> Aufgabe A:
Beantworte anhand des Auszugs über die Schuhkontrolle im Lager diese Fragen:
(i) Wer hatte die schweren Schuhe zur Verfügung gestellt?
(ii) Womit wurde auf die „Übeltäter“ eingeschlagen?
(iii) Wer vollzog die Prügelstrafe?
> Aufgabe B:
Entscheide, ob die folgenden Aussagen mit dem Auszug über die Schuhkontrolle im Lager übereinstimmen, und belege jede Antwort mit einem wörtlichen Zitat:
(i) Die Schuhe wurden beim Abendappell kontrolliert.
(ii) Die Prügelstrafe wurde von der SS vorgenommen.
(iii) Dass ein Nagel fehlte, kam bei dieser Arbeit selten vor.
> Aufgabe C: Nimm den Auszug über die Schuhkontrolle im Lager nach seinem letzten Satz wieder auf und schreibe ihn weiter.

> Extrahierter Text:

====

Frühjahr 1943Trotz aller Müdigkeit war der Tag nach absolvierter Arbeit noch nicht zu Ende. Beim Abendappell kontrollierten die Wachposten täglich die schweren Schuhe, die von der Reichsbahn zur Verfügung gestellt worden waren, ob noch alle Nägel - "Tschernken" - vorhanden waren. Fehlte einer, was bei dieser Arbeit nicht selten war, wurde der Häftling aufgeschrieben. Wer zuviel Nägel verloren hatte, musste mit einer Prügelstrafe rechnen. Mit Ochsenziemern wurde dann auf die "Übeltäter" eingeschlagen. Diese Strafe wurde aber nicht, wie Heinrich Fritz berichtete, von den Wehrmachtsangehörigen oder der SS vorgenommen, sondern von ausgewählten Lagerinsassen. Die körperlichen Züchtigungen fielen oftmals so heftig aus, dass der Betroffene mehrere Tage nicht arbeiten konnte.(54)

====

Daten zur Szenengeometrie:
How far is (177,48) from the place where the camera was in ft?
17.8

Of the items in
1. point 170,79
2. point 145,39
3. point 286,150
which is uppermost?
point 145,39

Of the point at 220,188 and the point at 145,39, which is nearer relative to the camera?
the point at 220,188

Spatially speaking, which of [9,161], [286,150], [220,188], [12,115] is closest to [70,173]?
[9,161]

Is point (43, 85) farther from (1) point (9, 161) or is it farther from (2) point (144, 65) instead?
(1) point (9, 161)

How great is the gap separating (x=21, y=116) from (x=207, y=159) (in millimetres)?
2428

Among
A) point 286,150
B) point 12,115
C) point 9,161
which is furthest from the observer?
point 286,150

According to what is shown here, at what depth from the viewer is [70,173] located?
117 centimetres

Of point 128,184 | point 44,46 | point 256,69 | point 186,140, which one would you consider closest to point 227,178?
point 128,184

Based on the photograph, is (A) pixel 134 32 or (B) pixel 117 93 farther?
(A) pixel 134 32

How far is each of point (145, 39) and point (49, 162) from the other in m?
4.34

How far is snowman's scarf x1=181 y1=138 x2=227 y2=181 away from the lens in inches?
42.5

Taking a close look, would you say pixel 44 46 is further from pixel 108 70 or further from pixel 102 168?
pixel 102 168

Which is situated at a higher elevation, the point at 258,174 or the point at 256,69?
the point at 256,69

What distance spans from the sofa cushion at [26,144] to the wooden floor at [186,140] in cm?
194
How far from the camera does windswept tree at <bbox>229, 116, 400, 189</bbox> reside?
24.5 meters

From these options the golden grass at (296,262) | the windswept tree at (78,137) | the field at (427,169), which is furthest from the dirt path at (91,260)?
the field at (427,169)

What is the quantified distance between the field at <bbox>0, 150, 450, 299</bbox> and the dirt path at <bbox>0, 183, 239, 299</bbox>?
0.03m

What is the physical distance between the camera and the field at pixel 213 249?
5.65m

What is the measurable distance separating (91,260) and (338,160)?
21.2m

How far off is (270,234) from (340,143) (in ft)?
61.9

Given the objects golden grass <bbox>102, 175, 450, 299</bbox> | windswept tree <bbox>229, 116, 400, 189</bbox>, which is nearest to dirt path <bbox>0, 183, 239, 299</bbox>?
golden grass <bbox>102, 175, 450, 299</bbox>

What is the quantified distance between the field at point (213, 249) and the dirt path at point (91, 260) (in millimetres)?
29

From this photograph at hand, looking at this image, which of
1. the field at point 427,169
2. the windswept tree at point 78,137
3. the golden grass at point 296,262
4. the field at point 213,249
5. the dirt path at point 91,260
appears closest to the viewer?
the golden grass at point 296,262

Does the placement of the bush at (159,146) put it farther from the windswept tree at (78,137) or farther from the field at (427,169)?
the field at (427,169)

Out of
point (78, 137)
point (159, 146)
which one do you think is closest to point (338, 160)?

====

> Lösung A:
(i) Die Reichsbahn.
(ii) Mit Ochsenziemern.
(iii) Ausgewählte Lagerinsassen.

> Lösung B:
(i) Ja: „Beim Abendappell kontrollierten die Wachposten täglich die schweren Schuhe“
(ii) Nein: „Diese Strafe wurde aber nicht, wie Heinrich Fritz berichtete, von den Wehrmachtsangehörigen oder der SS vorgenommen, sondern von ausgewählten Lagerinsassen.“
(iii) Nein: „Fehlte einer, was bei dieser Arbeit nicht selten war“

> Lösung C:
Ein Großteil der Häftlinge nach 1943 wurde im Steinbruch eingesetzt und nicht mehr im eigentlichen Stollenbau. Andere wiederum mussten täglich in Richtung Tauernmoos marschieren, um die Wegarbeiten zu verrichten - unabhängig von der Wetterlage. Manchmal kam es auch vor, dass einige Häftlinge tageweise an Baustellen im Tal eingesetzt wurden. Morgens wurden diese Arbeiter mit der Materialseilbahn ins Tal gebracht und abends wieder zurück. Vier Häftlinge und zwei SS-Männer waren pro Kommando vorgesehen. Häufig passierte es, dass die Bahn unterwegs stecken blieb, was wiederum bedeutete, dass die Arbeiter einen mühsamen Fußmarsch in Kauf nehmen mussten und erst mitten in der Nacht wieder in ihren Baracken eintrafen. Dennoch war auch für sie um 5 Uhr morgens wieder Tagwache.  

"Bis 4 Uhr früh mühten wir uns den Berg hinauf. Total erschöpft, halb erfroren, nass, fielen wir auf unsere Strohsäcke. Als es Tag wurde, jagte man uns wieder hinaus auf den Appellplatz, zur Arbeit, zum Steineschleppen ..."(55)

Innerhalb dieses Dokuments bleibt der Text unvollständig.